Right on cue, Glady’s sashayed by and threw her two-cents worth into what was otherwise intelligent discourse – for Sprung Hinge. “At least my girls earn their keep by laying eggs. That’s more than can be said for some of the men in this town.” Gladys talks high and mighty, but she would grab any man she could catch. She even settled for Shadetree Mike once, ‘til he managed to escape!
When Gladys had strolled on out of earshot, Esther turned real serious and said, “Rusty is everything alright?”
“What?” I snapped. Then, when she nodded at the coffin, I added, “It’s a well-made wooden box, and I can think of several good aboveground uses for it.”
“Uh huh.”
“Right now I’m thinkin’ toolbox.”
“And right now I’m thinkin’ foolbox,” Esther said over her shoulder as she headed to catch up with Gladys for lunch at the Weenie Wagon.
Fortunately coffins weren’t much in demand that day, and I managed to buy it worth the money. Heck Frye and Judge Rufus T. Redbone helped me to load it in the bed of my old pickup, the "Rust Bucket," while Shadetree Mike supervised. Somehow we managed to the big pine box home to my cabin where my crew and I set it upright on the porch next to the front door - and I managed to forget about it until Halloween.
I usually don’t get many little goblins coming around for tricks or treats on Halloween, but this year the boys and I decided to be ready with both. We had a domino party that night with plenty of "Rustwiches" (baloney and onion sandwiches on grilled rye bread with horseradish mustard) and cold root beer, but before our fun started inside, we dressed Truman Treetopper up like a zombie in clothes that were a little more ragged than the ones he had worn to the party, and smeared lard mixed with green food coloring on his hands and face. Then we gave our friend a bucket of horehound candies and told him to open the lid to the coffin and throw a few whenever her heard kids on the porch. Truman was eating his second Rustwich and drinking a cold root beer as we shut him in.
Truman’s act ended when one of the mothers, who either didn’t like the gag or didn’t like the candy, put a big rock in front of the coffin and blocked it closed. After awhile Truman, who doesn’t speak, gave up trying to get out and went to sleep standing up – and I guess the rest of us forgot about him
But I remembered Truman the next morning when I woke up to my mail lady, Raquel Rainwater, screaming on the front porch like the cabin was on fire. She had stepped onto the porch to deliver a package when she heard a commotion in the coffin and realized that someone or something was trapped inside, When Raquel pushed the rock aside, the lid to the coffin flew open and my silent buddy, Truman Treetopper, fell out onto the porch covered in green lard and baloney, onion, horseradish, and horehound vomit.

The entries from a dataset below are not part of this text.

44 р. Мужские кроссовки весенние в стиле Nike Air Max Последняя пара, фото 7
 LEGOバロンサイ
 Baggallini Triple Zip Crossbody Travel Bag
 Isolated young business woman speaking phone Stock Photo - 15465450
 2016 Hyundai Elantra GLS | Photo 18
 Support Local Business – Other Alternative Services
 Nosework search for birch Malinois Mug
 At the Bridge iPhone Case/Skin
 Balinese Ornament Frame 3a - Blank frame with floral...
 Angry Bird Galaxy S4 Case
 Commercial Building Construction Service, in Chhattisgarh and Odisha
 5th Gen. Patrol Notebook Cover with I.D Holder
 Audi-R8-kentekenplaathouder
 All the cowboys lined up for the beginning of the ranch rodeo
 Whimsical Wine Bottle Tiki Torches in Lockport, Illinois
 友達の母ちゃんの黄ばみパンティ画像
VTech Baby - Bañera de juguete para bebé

The smell was so bad that the EPA sent a feller around a day or two later to see if I qualified for a superfund cleanup – but the smell drove him away before he could write a check!
I’m not sure why Raquel was so danged upset, but for the next week I had to go.to the post office to pick up my mail. Finally, I got a letter from the postmaster telling me that they would resume delivery, but that if I ever attacked another carrier with a vomit-covered zombie, I would have to start delivering my own danged letters.
The postmaster's letter arrived postage due!